Hans Kluge, diretor regional da OMS para a Europa, disse que um em cada três pacientes tem problemas de acesso a medicamentos, um em cada cinco na zona de conflito precisa de ajuda psicológica, que a violência sexual está aumentando e há risco de surtos de cólera.

“Até hoje, a OMS verificou 226 ataques à saúde na Ucrânia. São quase três ataques por dia desde 24 de fevereiro. Eles deixaram pelo menos 75 mortos e 59 feridos”, disse Kluge em entrevista coletiva em Kiev.

A autoridade da organização internacional declarou que esses ataques são considerados um “insulto à dedicação e integridade dos profissionais de saúde”.

“Esses ataques não são justificáveis, não são corretos e devem ser investigados. Nenhum profissional de saúde deveria ter que prestar cuidados de saúde no fio da navalha”, afirmou Kluge.

A Rússia negou atacar civis no que chama de operação militar especial na Ucrânia.

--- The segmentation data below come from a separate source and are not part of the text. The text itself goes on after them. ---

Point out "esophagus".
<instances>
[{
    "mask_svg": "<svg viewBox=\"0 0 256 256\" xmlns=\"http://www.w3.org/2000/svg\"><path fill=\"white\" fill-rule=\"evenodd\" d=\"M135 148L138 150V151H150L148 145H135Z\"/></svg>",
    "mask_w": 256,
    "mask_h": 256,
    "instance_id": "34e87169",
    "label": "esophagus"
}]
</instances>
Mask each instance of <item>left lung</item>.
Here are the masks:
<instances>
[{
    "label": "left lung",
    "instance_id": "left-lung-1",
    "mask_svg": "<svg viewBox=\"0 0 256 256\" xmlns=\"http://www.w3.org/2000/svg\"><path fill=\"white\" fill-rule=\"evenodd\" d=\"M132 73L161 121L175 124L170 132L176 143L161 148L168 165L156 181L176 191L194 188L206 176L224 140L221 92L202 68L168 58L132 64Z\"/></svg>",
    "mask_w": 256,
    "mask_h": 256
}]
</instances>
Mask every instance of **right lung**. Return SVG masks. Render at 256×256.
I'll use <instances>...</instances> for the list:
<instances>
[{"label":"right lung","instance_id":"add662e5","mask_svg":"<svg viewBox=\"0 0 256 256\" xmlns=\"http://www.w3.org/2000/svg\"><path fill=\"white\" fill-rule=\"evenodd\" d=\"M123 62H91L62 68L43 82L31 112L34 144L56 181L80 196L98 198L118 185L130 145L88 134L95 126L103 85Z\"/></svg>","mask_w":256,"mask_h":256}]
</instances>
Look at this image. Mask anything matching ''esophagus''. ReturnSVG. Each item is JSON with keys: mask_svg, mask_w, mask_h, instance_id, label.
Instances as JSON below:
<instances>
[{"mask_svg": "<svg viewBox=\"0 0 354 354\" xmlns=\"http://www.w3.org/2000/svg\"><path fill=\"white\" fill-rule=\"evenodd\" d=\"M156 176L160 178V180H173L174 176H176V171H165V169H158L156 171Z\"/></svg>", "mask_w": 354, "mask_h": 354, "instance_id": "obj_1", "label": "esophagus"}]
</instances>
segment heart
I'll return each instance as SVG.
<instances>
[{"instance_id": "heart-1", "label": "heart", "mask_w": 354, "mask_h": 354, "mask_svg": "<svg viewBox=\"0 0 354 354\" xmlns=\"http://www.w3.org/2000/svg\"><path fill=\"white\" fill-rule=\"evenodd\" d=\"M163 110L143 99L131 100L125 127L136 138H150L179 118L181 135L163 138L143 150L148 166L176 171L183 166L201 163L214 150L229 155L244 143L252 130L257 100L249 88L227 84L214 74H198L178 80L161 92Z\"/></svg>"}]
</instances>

Jarno Habicht, representante da OMS na Ucrânia, disse que instalações de cuidados primários, hospitais e ambulâncias foram danificadas em ataques desde o início  da invasão russa em 24 de fevereiro.

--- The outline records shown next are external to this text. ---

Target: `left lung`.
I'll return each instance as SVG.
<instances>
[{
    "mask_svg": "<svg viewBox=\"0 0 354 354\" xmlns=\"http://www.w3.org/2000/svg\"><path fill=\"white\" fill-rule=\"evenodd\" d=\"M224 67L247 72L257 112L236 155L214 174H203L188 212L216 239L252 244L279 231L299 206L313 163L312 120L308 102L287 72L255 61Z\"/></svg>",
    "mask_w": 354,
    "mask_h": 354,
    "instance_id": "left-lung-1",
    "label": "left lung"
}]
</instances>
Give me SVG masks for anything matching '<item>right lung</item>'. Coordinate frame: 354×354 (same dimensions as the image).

Habicht disse que uma preocupação adicional é a pandemia de Covid-19, que ele disse que não acabou na Ucrânia. Ele elogiou o programa de vacinação contra a doença no país, mas disse que sua escala deve crescer e o sistema de detecção fortalecido.

O gerente de incidentes da OMS na Ucrânia, Dorit Nitzan, disse que a cidade de Mariupol, no sul, que agora é controlada pelas forças russas após semanas de cerco e bombardeio pesado, está entre as áreas ocupadas onde há risco de cólera.